2

I am trying to create a hive table with partition by a single field. The data that i wanted to process is log data. Format of log is:

DATE TIME IPAddress HTTP_METHOD MESSAGE

Create table hive query:

CREATE EXTERNAL TABLE test_Part(
logdate string,
logtime string,
ip string,
message string)
PARTITIONED BY(method string)
ROW FORMAT SERDE 'org.apache.hadoop.hive.serde2.RegexSerDe'
WITH SERDEPROPERTIES (
"input.regex" = "(\\d{4}-\\d{2}-\\d{2})\\s(\\d{2}:\\d{2}:\\d{2})\\s(\\d+\\.\\d+\\.\\d+\\.\\d+)\\s(\\S+)\\s(.*$)",
"output.format.string" = "%1$s %2$s %3$s %5$s %4$s"
)
STORED AS TEXTFILE;

And load script:

LOAD DATA LOCAL INPATH '/home/user/tools/apache-hive-1.2.2-bin/scripts/sample1.log' OVERWRITE INTO TABLE test_Part PARTITION(method='GET');

When i run a select query on the above table, it gives me error message as

Failed with exception java.io.IOException:org.apache.hadoop.hive.serde2.SerDeException: Number of matching groups doesn't match the number of columns

What am i missing ?

dtolnay
  • 9,621
  • 5
  • 41
  • 62
Sampath
  • 45
  • 2
  • 6

2 Answers2

1

Partitions reflect a condition where rows characterized by specific value(s) (partition column(s) values) are accessible directly without the need access additional unnecessary data.
This is clearly not the case here, so you can't declare a partitioned table over your data file(s).

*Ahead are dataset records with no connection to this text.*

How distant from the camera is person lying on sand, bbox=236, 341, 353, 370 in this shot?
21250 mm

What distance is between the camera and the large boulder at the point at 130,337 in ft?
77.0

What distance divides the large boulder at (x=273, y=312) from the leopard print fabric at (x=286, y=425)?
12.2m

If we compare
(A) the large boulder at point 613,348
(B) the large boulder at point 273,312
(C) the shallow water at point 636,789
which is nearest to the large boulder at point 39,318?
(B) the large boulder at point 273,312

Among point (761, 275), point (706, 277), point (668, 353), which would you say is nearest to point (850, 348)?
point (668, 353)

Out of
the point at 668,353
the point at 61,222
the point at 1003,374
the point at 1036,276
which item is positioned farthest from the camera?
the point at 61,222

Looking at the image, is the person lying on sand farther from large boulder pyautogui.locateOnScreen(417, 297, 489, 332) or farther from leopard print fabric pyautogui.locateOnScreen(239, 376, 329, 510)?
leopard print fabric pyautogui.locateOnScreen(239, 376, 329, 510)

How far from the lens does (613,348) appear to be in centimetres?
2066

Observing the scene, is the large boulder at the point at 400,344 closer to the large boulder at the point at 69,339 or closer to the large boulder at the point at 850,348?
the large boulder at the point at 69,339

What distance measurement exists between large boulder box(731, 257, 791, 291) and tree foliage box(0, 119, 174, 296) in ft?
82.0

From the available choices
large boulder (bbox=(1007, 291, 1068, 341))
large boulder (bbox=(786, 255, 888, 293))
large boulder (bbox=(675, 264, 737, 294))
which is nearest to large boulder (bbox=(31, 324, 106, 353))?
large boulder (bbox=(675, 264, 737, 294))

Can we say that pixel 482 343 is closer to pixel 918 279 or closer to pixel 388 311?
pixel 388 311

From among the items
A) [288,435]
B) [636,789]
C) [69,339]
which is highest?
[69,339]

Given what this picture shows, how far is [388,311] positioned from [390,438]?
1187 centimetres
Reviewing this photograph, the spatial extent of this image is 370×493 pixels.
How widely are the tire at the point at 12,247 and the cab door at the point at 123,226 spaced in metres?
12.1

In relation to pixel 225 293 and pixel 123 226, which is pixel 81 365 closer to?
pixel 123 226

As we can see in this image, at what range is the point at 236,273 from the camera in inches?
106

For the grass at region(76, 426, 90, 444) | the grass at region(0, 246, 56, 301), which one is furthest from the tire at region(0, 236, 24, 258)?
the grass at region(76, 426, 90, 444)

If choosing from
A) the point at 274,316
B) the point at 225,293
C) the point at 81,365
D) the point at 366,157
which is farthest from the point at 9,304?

From this point you can do the following:

1.

leave out the partitions.

CREATE EXTERNAL TABLE test_Part_stg(
logdate string,
logtime string,
ip string,
method string,
message string)
ROW FORMAT SERDE 'org.apache.hadoop.hive.serde2.RegexSerDe'
WITH SERDEPROPERTIES (
"input.regex" = "(\\d{4}-\\d{2}-\\d{2})\\s(\\d{2}:\\d{2}:\\d{2})\\s(\\d+\\.\\d+\\.\\d+\\.\\d+)\\s(\\S+)\\s(.*$)"
)
STORED AS TEXTFILE;

2. (optional)

Create an additional partitioned table and fill it using the table from the previous step.

(This table storage does not have to be TEXTFILE)

CREATE EXTERNAL TABLE test_Part(
logdate string,
logtime string,
ip string,
message string)
PARTITIONED BY(method string)
STORED AS TEXTFILE;

set hive.exec.dynamic.partition.mode=nonstrict
;

insert into test_Part partition (method)
select logdate,logtime,ip,message,method 
from   test_Part_stg
;

or

insert into test_Part partition (method) (logdate,logtime,ip,method,message)
select * 
from   test_Part_stg
;

P.s.

output.format.string was deprecated, it is not defined in the RegexSerDe and it has no functional meaning as any other undefined SerDe parameter.

David דודו Markovitz
  • 42,900
  • 6
  • 64
  • 88
0

Should be 4 groups because there are 4 columns in the table DDL. In your regex there are 5 groups. method is a partition (directory with files), this column usually does not exist in the file itself and you do not need to specify it in regex.

Partition is stored as metadata containing partition location and key value. Location looks like table_dir/method=GET/

See good example here: http://www.dowdandassociates.com/blog/content/howto-use-hive-with-apache-logs/

If partition column also exists in the file, you should add more column to the table definition. It seems column exists. Is it HTTP_METHOD? then simply add one more column HTTP_METHOD before message column and check your regexp once more.

leftjoin
  • 36,950
  • 8
  • 57
  • 116